I. L’origine des revenus primaires
Les agents économiques contribuent à la réalisation de la richesse (PIB) par l’apport de facteurs de production
(capital ou travail). En contrepartie, chacun reçoit des revenus dits « primaires », car liés à l’acte productif. Cette
répartition des revenus peut engendrer des tensions sociales.
A. De la valeur ajoutée au revenu primaire net des agents
La richesse créée (représentée par la valeur ajoutée dégagée par chaque entreprise résidente sur le territoire
national) est répartie entre les différents agents : les ménages, les sociétés et les administrations se partagent le
revenu national.
1. Le revenu primaire des ménages
Les ménages sont rémunérés pour leur apport de facteurs de production (capital, travail). Ils perçoivent des
revenus d’activité (salaires, revenus des entrepreneurs individuels) et des revenus de la propriété (loyers,
fermages, intérêts de placement, dividendes de participation au capital social…)

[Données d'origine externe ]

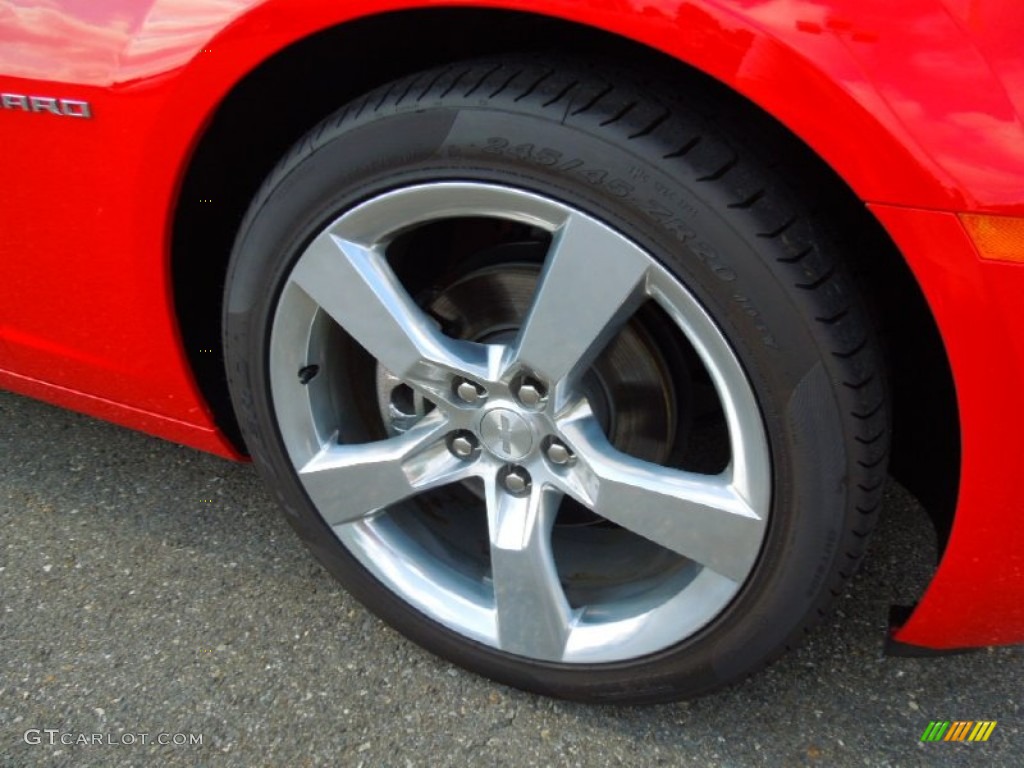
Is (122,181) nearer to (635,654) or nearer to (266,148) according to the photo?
(266,148)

2. Le revenu primaire des administrations publiques
Les administrations publiques assurent le fonctionnement des services non marchands. Puisque ceux ci ne sont
pas l’objet d’une vente sur le marché, les administrations prélèvent des impôts sur la production (droits de
douane, taxe intérieure sur les produits pétroliers, TVA…), constitutifs de leur revenu primaire.
Ces prélèvements sur la production ne doivent pas être confondus avec ceux assis sur les revenus primaires des
ménages et des entreprises, perçus à des fins redistributives (Ex : impôts directs, cotisations sociales)
3. Le revenu primaire des entreprises
Les entreprises (au sens large, y compris les banques et les compagnies d’assurances) ont pour objectif la
réalisation d’un profit. leur revenu primaire brut s’obtient à partir de la valeur ajoutée, après paiement des
salaires, des impôts sur la production et des revenus de la propriété (intérêts et dividendes).
B. Le fragile équilibre du partage de la valeur ajoutée
Le partage de la valeur ajoutée entre les agents économiques révèle une source de tensions inévitables au sein de
la société et oppose les économistes.
1. L’origine des tensions
Il existe une première rivalité entre les rémunérations respectives du facteur travail et du facteur capital : pour
une valeur ajoutée donnée, la croissance de la rémunération des salaires, par exemple, fait nécessairement baisser
la part de l’excédent brut d’exploitation (profit) revenant à l’entreprise. Ce sont alors les dividendes ou
l’autofinancement des investissements qui peuvent se trouver pénalisés. Il s’agit là d’une lutte interne à
l’entreprise qui peut conduire à des mouvements sociaux (revendications syndicales, mouvements de grève).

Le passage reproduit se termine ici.